What is the purpose of the procedure?
The purpose of the epidural steroid injection procedure is to place a volume of long-acting cortisone around the spinal cord. This is to decrease the inflammation of the nerves. Its goal is to decrease your neck, back, arm, and/or leg pain.
How is it performed?
You will lie on your stomach on a special table, which allows for X-ray viewing of your spine. Your doctor will carefully and slowly anesthetize the injection site and place a small needle in the epidural space (space around the nerves). Often, a small volume of contrast will be injected to make certain the needle is in the correct position. At this point, the cortisone will be injected.
How long does the procedure take?
The procedure takes about five to ten minutes to perform. You may be required to change into a gown and might need to stay a few minutes after the procedure before leaving. It would be best if you did not plan on driving home and had a friend or relative come with you.
What are the risks?
The biggest risk from the procedure is that it will not help you to any great degree. The amount of pain relief you can expect from this procedure is extremely variable and cannot be predicted prior to performing it. The other most common risk would be that the needle is placed into the nerves instead of around the nerves. If this happens, the needle will have gone through the dural membrane, similar to what happens when a myelogram is performed. The problem this presents is that you may develop headaches after the procedure, which could last several days and could even require a second procedure of placing blood from your arm into the area to produce what is called a blood patch.
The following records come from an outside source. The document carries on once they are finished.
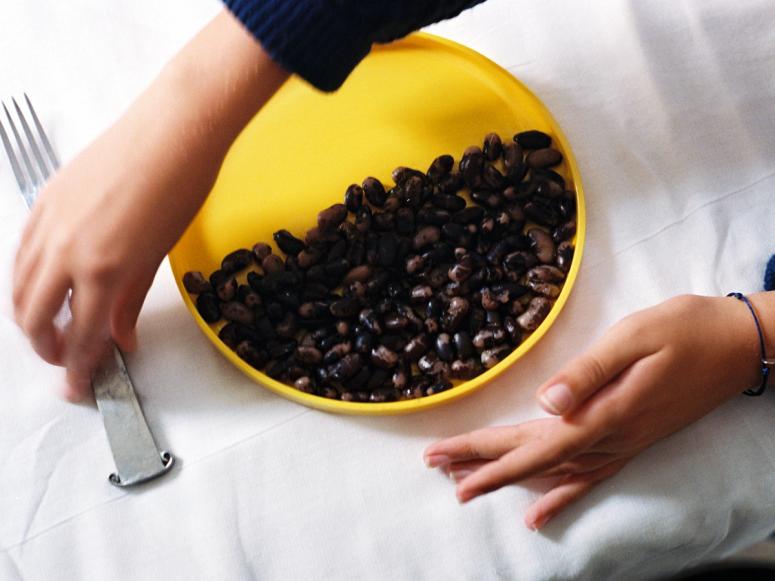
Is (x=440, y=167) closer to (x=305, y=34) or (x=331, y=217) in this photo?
(x=331, y=217)

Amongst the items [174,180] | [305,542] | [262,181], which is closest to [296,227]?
[262,181]

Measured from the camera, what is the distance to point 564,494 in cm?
61

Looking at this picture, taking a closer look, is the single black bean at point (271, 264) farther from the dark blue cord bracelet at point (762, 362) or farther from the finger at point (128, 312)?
the dark blue cord bracelet at point (762, 362)

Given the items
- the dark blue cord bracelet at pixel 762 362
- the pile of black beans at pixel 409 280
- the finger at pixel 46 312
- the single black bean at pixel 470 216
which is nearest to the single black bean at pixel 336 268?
the pile of black beans at pixel 409 280

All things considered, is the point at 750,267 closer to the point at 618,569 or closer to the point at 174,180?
the point at 618,569

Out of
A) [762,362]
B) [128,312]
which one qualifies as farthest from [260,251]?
[762,362]

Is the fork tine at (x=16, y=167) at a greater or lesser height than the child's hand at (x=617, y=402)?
greater

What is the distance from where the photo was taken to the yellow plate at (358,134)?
711mm

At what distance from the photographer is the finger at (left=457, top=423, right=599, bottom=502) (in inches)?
23.0

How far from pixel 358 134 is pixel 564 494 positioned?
0.36m

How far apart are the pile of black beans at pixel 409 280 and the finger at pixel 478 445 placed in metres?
0.05

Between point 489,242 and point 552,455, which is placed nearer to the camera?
point 552,455

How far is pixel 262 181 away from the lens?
2.37ft

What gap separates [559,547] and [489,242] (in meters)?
0.25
Please ask your doctor any questions you may have about these risks.
How well does an epidural steroid injection work?
This is extremely variable. It cannot be predicted who will benefit or for how long you may benefit from the injection. Often, it is done in an attempt to avoid a surgical approach. We generally perform one epidural steroid injection and would only consider a second if the first one was helpful for a period of time. Some doctors do a series of epidural steroid injections in rapid succession.